**STATED TASK A**
In the Infomap documentation excerpt, which output format can be loaded into the Network Navigator?
**STATED TASK B**
Continue the Infomap documentation excerpt, starting after its last sentence.

**PAGE EXCERPT**
Parallelize the innermost loop for greater speed. Note that this may give some accuracy tradeoff.

--reset-options-before-recursion

Reset options tuning the speed and accuracy before the recursive part.

--show-bipartite-nodes

[Deprecated, see --hide-bipartite-nodes] Include the bipartite nodes in the output (now default).

--hide-bipartite-nodes

Hide the bipartite nodes in the output.

-v[+] --verbose [+]

Verbose output on the console. Add additional 'v' flags to increase verbosity up to -vvv.

--silent

No output on the console.

Argument types are defined as:

• <n> - a positive integer
• <f> - a floating point number
• <p> - a path to a file or directory
• <s> - a string matching one of the listed keys

[+] means that the option can be repeated

Examples

As stand-alone

mkdir output
./Infomap ninetriangles.net output/ -N 10 --tree --bftree

Here, we first create a new directory where we want the put the results, and feed that to Infomap together with an input network and an option. Now Infomap will try to parse the file ninetriangles.net as an undirected network, partition it hierarchically and write the best result out of 10 attempts to the output directory, both in the human readable .tree format and the binary .bftree format, which can be loaded into the Network Navigator.

./Infomap ninetriangles.net output/ -N 10 --directed --two-level --clu --map

Here, Infomap will treat the network as directed and try to find the optimal two-level partition with respect to the flow. This will also create an output .clu file with the cluster indices, and a .map file with the modular network that can be visualized using the Map Generator.

**DATA**

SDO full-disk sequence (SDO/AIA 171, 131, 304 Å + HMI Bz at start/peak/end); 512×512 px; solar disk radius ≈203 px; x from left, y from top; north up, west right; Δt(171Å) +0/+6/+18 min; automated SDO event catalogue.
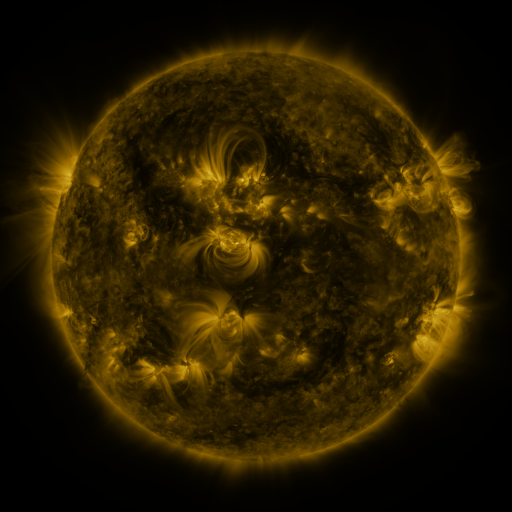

**WRITTEN REPLY A**
The binary .bftree format.

**WRITTEN REPLY B**
Multiplex

Multiplex networks describes a set of networks with corresponding nodes but different link structures, and possibly also an inter-network link structure (see multiplex format). If no inter-link data is provided, or if the relax rate is explicitly set, the inter-link structure will be generated by relaxing the layer constraints of the intra-network links.

There are two ways to provide a multiplex network to Infomap:

./Infomap multiplex-network.net output/ -i multiplex

or

./Infomap network1.net network2.net [... networkN.net] output/

where network1.net to networkN.net are ordinary networks in the Pajek or link list format.

As C++ library

To see a minimal example on how Infomap can be run as a library, check the files example.cpp and Makefile in the examples/cpp/minimal directory, and run by typing:

cd examples/cpp/minimal
make
./example

The included directory example/cpp/Infomap-igraph-interface-library/ contains an example on how to write a small interface library to simplify integration with other network libraries, here igraph. Example code to use that is included in the examples/cpp/igraph directory.

With other languages

With Python and Jupyter Notebook

To run Infomap from the included python example code, type:

cd examples/python
make
python example-networkx.py

The make command first calls make python in the Infomap base directory, which uses swig and setuptools to compile Infomap to a python module. Then that module is copied to the current example directory to be easily imported in the included python code.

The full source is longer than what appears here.